Die in den dreißiger Jahren angesiedelten Szenen sind keine Rückblenden im eigentlichen Sinne, sondern Darstellungen des Vergangenen durch die gegenwärtigen Protagonisten; deshalb verwendete Bertolucci auch keine jüngeren Darsteller, sondern ließ die gleichen alten Gesichter sich selbst vor dreißig Jahren spielen.[7] Athos junior ist von Athos senior meistens nur am roten Halstuch zu unterscheiden.[8]

Deutungen

Wer sich jetzt die Frage stellt, die wir leider eingeübt haben, was der Autor damit sagen wollte, begeht eine strategischen Fehler. Denn die Explizifierungsversuche gehen - zumindest während des Films - auf Kosten des Vergnügens.[9] Dennoch haben verschiedene Autoren den Film zu deuten versucht. Athos junior wandele durch Tara wie zwischen Kulissen; es komme das Gefühl auf, „dass für den Sohn eine harmlose Bühne aufgestellt worden ist als Gegenstück zu der tragischen Bühne, die der Vater für sich selbst aufgestellt hatte.[10] Historische Zeit wird ersetzt durch mythische Zeit, wo sich Figuren und Ereignisse wiederholen und duplizieren, wo politische Akte nicht nur frühere Akte kopieren, ja sogar die Literatur; es ist eine Variante des in Bertoluccis Werken häufigen Doppelgängermotivs. Heldentum und Verrat, geschichtliche Fakten und Mythen sind daher nicht unterscheidbar, Geschichte ist für die Wahrheitsfindung nicht zugänglich.[11]

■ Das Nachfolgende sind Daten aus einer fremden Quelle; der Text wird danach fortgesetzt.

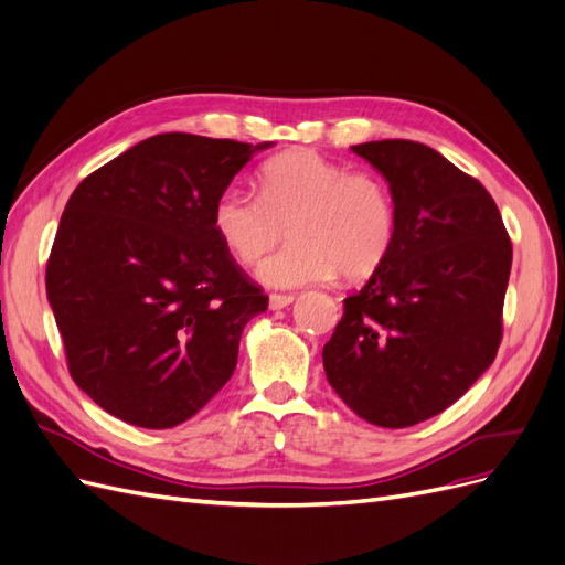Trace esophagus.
Returning a JSON list of instances; mask_svg holds the SVG:
<instances>
[{
	"label": "esophagus",
	"instance_id": "obj_1",
	"mask_svg": "<svg viewBox=\"0 0 565 565\" xmlns=\"http://www.w3.org/2000/svg\"><path fill=\"white\" fill-rule=\"evenodd\" d=\"M292 301H295L292 295H270V297H268V306H270L273 311L285 309V306H289Z\"/></svg>",
	"mask_w": 565,
	"mask_h": 565
}]
</instances>
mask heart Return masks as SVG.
Wrapping results in <instances>:
<instances>
[{"mask_svg": "<svg viewBox=\"0 0 565 565\" xmlns=\"http://www.w3.org/2000/svg\"><path fill=\"white\" fill-rule=\"evenodd\" d=\"M212 224L237 262L254 264L292 235L259 266L270 287L328 282L341 270L363 280L377 270L396 237V204L372 172L332 162L313 150H289L264 162L259 195L241 185L221 191Z\"/></svg>", "mask_w": 565, "mask_h": 565, "instance_id": "b5f03b06", "label": "heart"}]
</instances>
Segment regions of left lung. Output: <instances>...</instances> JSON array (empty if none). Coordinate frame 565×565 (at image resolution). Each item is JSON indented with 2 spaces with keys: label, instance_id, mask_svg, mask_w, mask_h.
<instances>
[{
  "label": "left lung",
  "instance_id": "left-lung-1",
  "mask_svg": "<svg viewBox=\"0 0 565 565\" xmlns=\"http://www.w3.org/2000/svg\"><path fill=\"white\" fill-rule=\"evenodd\" d=\"M388 181L396 237L322 349L328 382L384 429L429 419L465 396L498 355L511 241L498 204L434 148L351 146Z\"/></svg>",
  "mask_w": 565,
  "mask_h": 565
}]
</instances>
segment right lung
Listing matches in <instances>:
<instances>
[{
  "instance_id": "right-lung-1",
  "label": "right lung",
  "mask_w": 565,
  "mask_h": 565,
  "mask_svg": "<svg viewBox=\"0 0 565 565\" xmlns=\"http://www.w3.org/2000/svg\"><path fill=\"white\" fill-rule=\"evenodd\" d=\"M249 146L158 134L84 179L46 262L75 384L143 429H172L221 391L268 297L218 241L212 210Z\"/></svg>"
}]
</instances>
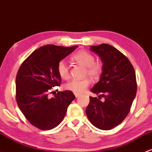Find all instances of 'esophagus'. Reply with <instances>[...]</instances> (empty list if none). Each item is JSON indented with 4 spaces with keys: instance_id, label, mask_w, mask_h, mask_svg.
Returning <instances> with one entry per match:
<instances>
[{
    "instance_id": "1",
    "label": "esophagus",
    "mask_w": 152,
    "mask_h": 152,
    "mask_svg": "<svg viewBox=\"0 0 152 152\" xmlns=\"http://www.w3.org/2000/svg\"><path fill=\"white\" fill-rule=\"evenodd\" d=\"M75 96H76V97H78L79 96H80V94L79 93H74Z\"/></svg>"
}]
</instances>
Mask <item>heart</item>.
Listing matches in <instances>:
<instances>
[{
	"mask_svg": "<svg viewBox=\"0 0 152 152\" xmlns=\"http://www.w3.org/2000/svg\"><path fill=\"white\" fill-rule=\"evenodd\" d=\"M72 60L85 68L84 74L88 75L92 79H97L101 76L103 65L102 62L95 61V57L87 51L81 50L72 56ZM59 76L63 80L70 78L69 68L64 61H60L57 67ZM91 80L88 78L81 80H72L65 84V89L74 93H81L90 85Z\"/></svg>",
	"mask_w": 152,
	"mask_h": 152,
	"instance_id": "obj_1",
	"label": "heart"
}]
</instances>
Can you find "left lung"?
<instances>
[{"mask_svg": "<svg viewBox=\"0 0 152 152\" xmlns=\"http://www.w3.org/2000/svg\"><path fill=\"white\" fill-rule=\"evenodd\" d=\"M90 49L100 56L103 68L100 81L91 89L100 95L89 97L86 114L95 127L108 130L119 125L130 112L137 92L135 72L128 58L112 46L102 44ZM100 96L104 100L101 102Z\"/></svg>", "mask_w": 152, "mask_h": 152, "instance_id": "8db88e82", "label": "left lung"}]
</instances>
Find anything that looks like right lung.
<instances>
[{
    "label": "right lung",
    "mask_w": 152,
    "mask_h": 152,
    "mask_svg": "<svg viewBox=\"0 0 152 152\" xmlns=\"http://www.w3.org/2000/svg\"><path fill=\"white\" fill-rule=\"evenodd\" d=\"M77 47L43 46L28 56L19 68L16 77L17 105L30 124L40 130L57 127L76 97L69 90L58 92L52 98L48 95L52 87L61 83L57 71L58 63Z\"/></svg>",
    "instance_id": "add662e5"
}]
</instances>
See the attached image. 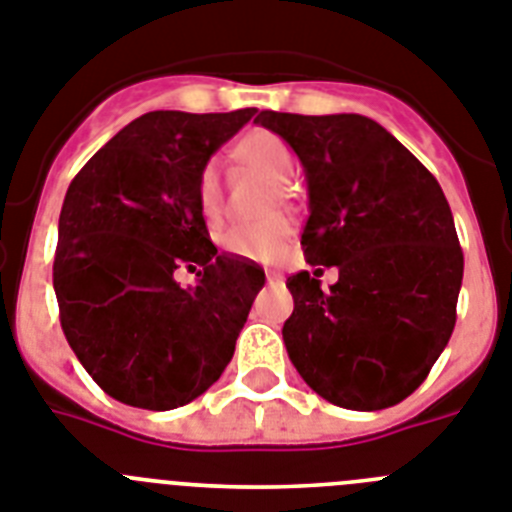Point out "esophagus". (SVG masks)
Wrapping results in <instances>:
<instances>
[{"label":"esophagus","mask_w":512,"mask_h":512,"mask_svg":"<svg viewBox=\"0 0 512 512\" xmlns=\"http://www.w3.org/2000/svg\"><path fill=\"white\" fill-rule=\"evenodd\" d=\"M266 279H269V282H282L285 277L279 272H274V269H266Z\"/></svg>","instance_id":"esophagus-1"}]
</instances>
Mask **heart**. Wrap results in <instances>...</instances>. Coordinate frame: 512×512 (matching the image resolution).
Segmentation results:
<instances>
[{"instance_id":"obj_1","label":"heart","mask_w":512,"mask_h":512,"mask_svg":"<svg viewBox=\"0 0 512 512\" xmlns=\"http://www.w3.org/2000/svg\"><path fill=\"white\" fill-rule=\"evenodd\" d=\"M233 152L248 170L269 178L279 189H287L295 173H298V157H295L290 144L274 131H248L246 137L235 144ZM196 199H199V209H202L207 220L220 217L225 191H222L220 165L214 160H209L202 173H199ZM290 238L292 222L287 217H272V220L264 222H238V225H230L222 233V248L227 253H233V256H240V259L274 261L277 256H282Z\"/></svg>"}]
</instances>
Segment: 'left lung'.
I'll use <instances>...</instances> for the list:
<instances>
[{"mask_svg":"<svg viewBox=\"0 0 512 512\" xmlns=\"http://www.w3.org/2000/svg\"><path fill=\"white\" fill-rule=\"evenodd\" d=\"M256 121L305 168V261L339 269L329 290L308 272L287 279L295 310L282 336L292 365L344 409L399 404L422 386L456 326L464 251L440 183L357 113L261 111Z\"/></svg>","mask_w":512,"mask_h":512,"instance_id":"left-lung-1","label":"left lung"}]
</instances>
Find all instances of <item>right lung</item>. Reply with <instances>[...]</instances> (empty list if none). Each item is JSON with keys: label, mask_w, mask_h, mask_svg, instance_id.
Segmentation results:
<instances>
[{"label": "right lung", "mask_w": 512, "mask_h": 512, "mask_svg": "<svg viewBox=\"0 0 512 512\" xmlns=\"http://www.w3.org/2000/svg\"><path fill=\"white\" fill-rule=\"evenodd\" d=\"M253 113H144L69 183L54 256L61 329L116 401L176 409L233 360L264 269L217 253L196 183ZM183 263L200 266L196 288L172 279Z\"/></svg>", "instance_id": "add662e5"}]
</instances>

Vier Monate vor den Dreharbeiten im Sommer 1969 hatte Bertolucci eine Psychoanalyse begonnen, währenddessen erarbeitete er, teils ohne es selber zu ahnen, Ansätze für die Strategie der Spinne.[12] Tara steht gemäß Bertolucci für das Unterbewusste. Athos junior betritt ein Reich des Todes – es ist vom Rest der Welt abgeschnitten, es leben fast nur alte Leute dort, man hört Oper auf der Straße – und wenn man dieses erst einmal betreten habe, sei es schwer wieder wegzukommen.[7]In Tara lebt das Leben nicht, sondern vollstreckt nur die Zeichen, die der Determinismus des Drehbuchs setzt.[13]

Der Filmtitel wird aus der Handlung selbst nicht erklärt. Spinnenweibchen zeigen das Verhalten, nach dem Begattungsakt das geschwächte Männchen aufzufressen. Die Strategie des Männchens (ragno ist männlich) besteht darin, sich, von ihr erregt, zurückzuziehen, nach einer Masturbation den Samen aufzusammeln und nach einer Erholungspause das Weibchen damit zu befruchten.[14] In der Handlung entzieht sich Athos junior Draifas plumpen Versuchen, ihn auf ihrem Gut festzuhalten.[15] Jedoch kann er sich nicht aus den Verstrickungen des Historischen entwinden.[16] Aber auch Deutungen der Erzählstrategie gegenüber dem Publikum des Films sind möglich.

Bertolucci hat selbst eine konkrete politische Lesart des Vater-Sohn-Konfliktes angeboten, als er das Verhältnis zwischen Athos junior und senior mit jenem zwischen den Führern der kommunistischen Partei Italiens Enrico Berlinguer und Palmiro Togliatti verglich, als erstem der Stalinismus des letzteren bewusst wurde.[17]

Herstellung und Aufnahme durch das Publikum

Die Strategie der Spinne war eine Koproduktion mit dem italienischen Fernsehen RAI, das seine erste Drehbuchfassung unverändert akzeptierte und nicht in die Produktion eingriff – für Bertolucci der beste Produzent, der volle Freiheit gewähre. Da in Italien keine Kinoauswertung vorgesehen war, filmte man im Format 4:3.[7] Der Film wurde im Oktober 1970 im Fernsehen innerhalb von fünf Tagen zweimal ausgestrahlt[18] und soll dabei 20 Mio. Zuschauer erreicht haben.[19]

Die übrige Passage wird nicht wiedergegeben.